Le dessin de la lettre
« La typographie est la forme solide du langage ». Son dessin exprime la notion de contraste et de famille. Contraste tout d’abord, car ces caractères sont volontairement dénués de courbes mais leurs facettes reconstituent l’impression de rondeur. Famille ensuite, car les formes qui se retrouvent dans toutes les variantes typographiques sont simplifiées, dénudées, réduites à leur squelette. Les caractères conservent toutefois leurs qualités de lisibilité dans les petits corps, et permettent de composer des titres puissants pour une utilisation à grande échelle. Nous jouons avec « la perception toujours changeante que l’on a en regardant les choses, l’acte de voir, comme le disait Einstein [au sujet de Picasso] ». C’est en outre une écriture radicale, à contre-courant de certains canons : les « pièges à encre » — traduction littérale de l’anglais ink trap, — habituellement prévus pour une utilisation à de très petits corps, sont ici proéminents. Cette particularité du dessin de lettre, à l’origine fonctionnelle, est réinterprétée et devient un ornement exubérant. Picasso savait dessiner selon les canons, mais a choisi de ne pas toujours le faire.

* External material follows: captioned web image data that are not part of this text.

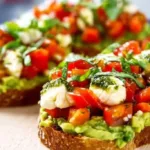 Avocado Toast with Tomatoes, Basil, and Mozzarella 7 avocado toast with tomatoes basil and mozzarella 2026 01 11 182419 683x1024 1 Top choice recipes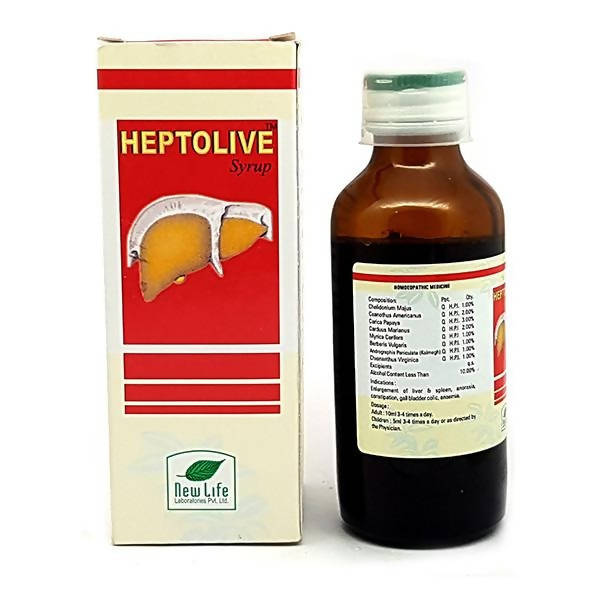 New Life Heptolive Syrup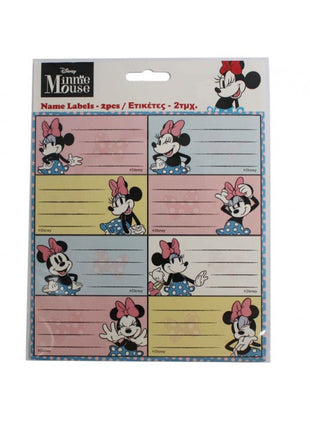 Disney Minnie Joy füzetcímke 16 db-os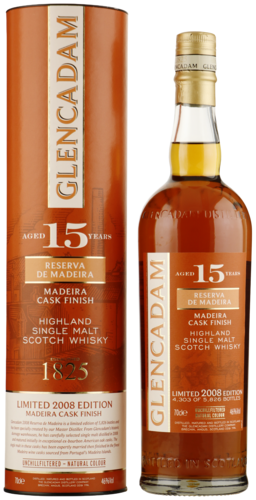 Glencadam 15YO Madeira Cask Finish 2008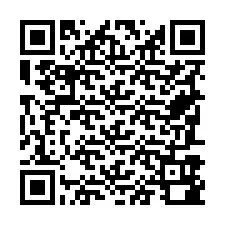 QR код за телефонен номер +19787980057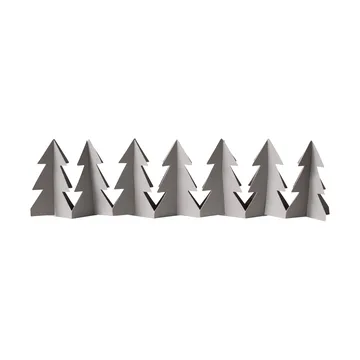 Tree in a row Dekoration 60 cm - Mole, 7x60 cm - DBKD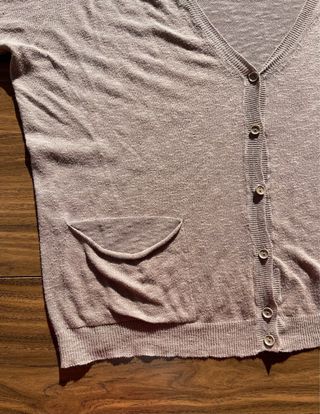 Cárdigan beige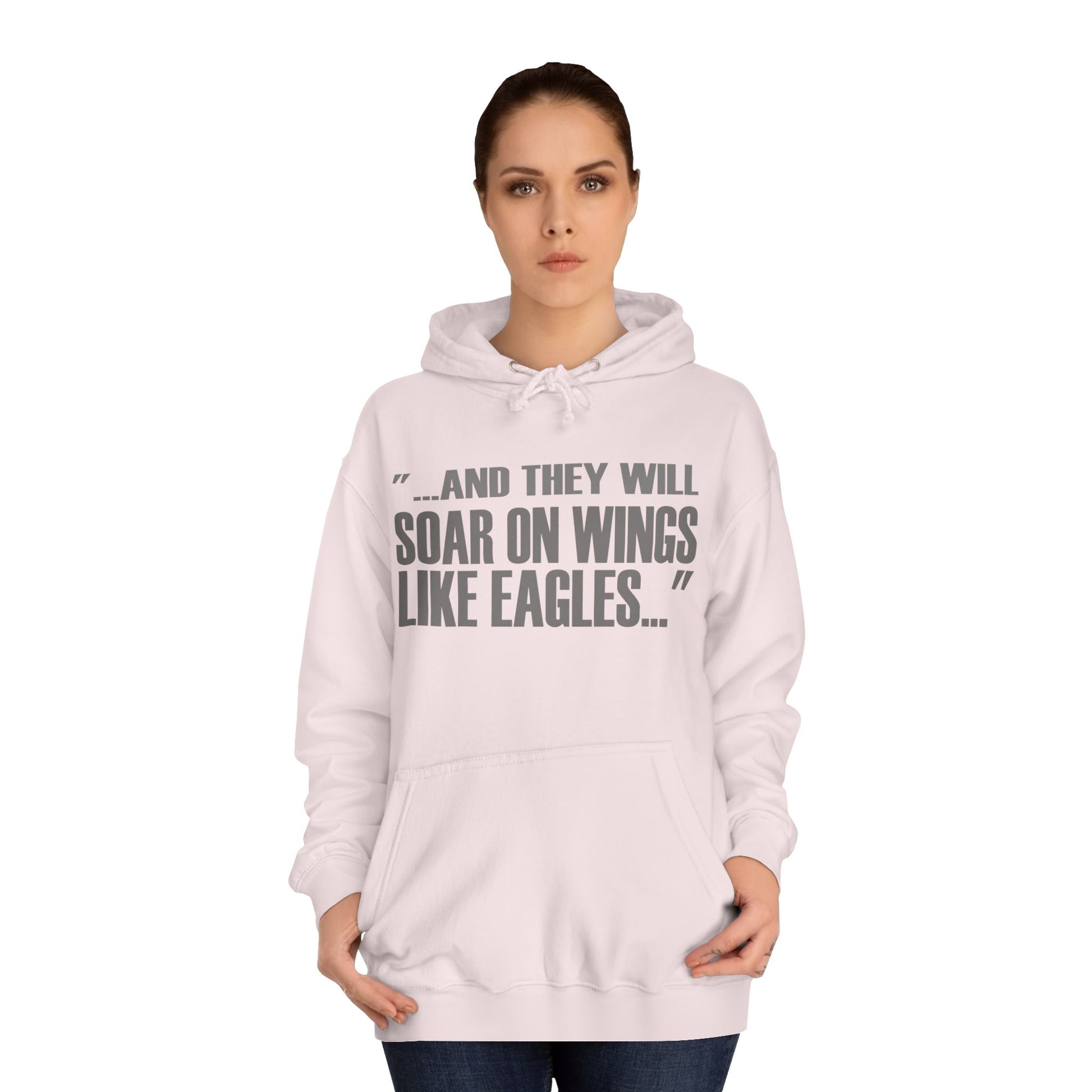 Soar On Wings Like Eagles Hoodie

Les familles de caractères
Deux familles de caractères — déclinées en 6 versions pour l’esquisse —définissent le langage de notre proposition : Alphabet Serif (regular, regular italique), Alphabet Sans Serif (light, regular, bold) complété d’une version Titrage (bold). L’œuvre de Pablo Picasso s’est continuellement nourrie d’allers-retours et de réécritures ; il en est de même pour la palette typographique proposée qui mélange plusieurs grandes époques de l’histoire de la typographie. Le caractère à empattements est inspiré des créations contemporaines de Vélasquez, alors que sa version sans empattements est proche des linéales utilisées par les Avant-gardes, en une réinterprétation libre, notamment dans sa version Titrage, qui mélange signes primitifs et contemporains. Tous les caractères sont interchangeables au sein d’un texte : leur design est dit « compatible » car il n’est pas nécessaire d’ajuster les tailles pour les mélanger. Ils sont construits selon les mêmes proportions et leur variété permet non seulement aux graphistes aventureux de composer avec une grande liberté tout en conservant les principes de la charte graphique, mais également au personnel du musée de l’utiliser dans leurs documents. Du cartel au site web et du carton d’invitation à la papeterie, la typographie règle d’emblée les questions de déploiement de l'identité et du maintien de la cohérence. Les polices de caractères sont suffisamment « sages » et fonctionnelles pour éviter qu’une lassitude ne s’installe, et suffisamment singulières pour être identifiantes.

Leur utilisation
Des règles d’usage de la typographie peuvent être mises en place pour structurer et hiérarchiser l’information en profitant pleinement des variantes de style : capitale, bas-de-casse, italique, bold. Nous en présentons quelques possibilités dans les mises en situations.

L'esquisse typographique présentée pour ce concours a, depuis, été redessinée, ajustée et proposée à la vente chez Production type, sous le nom de Minotaur.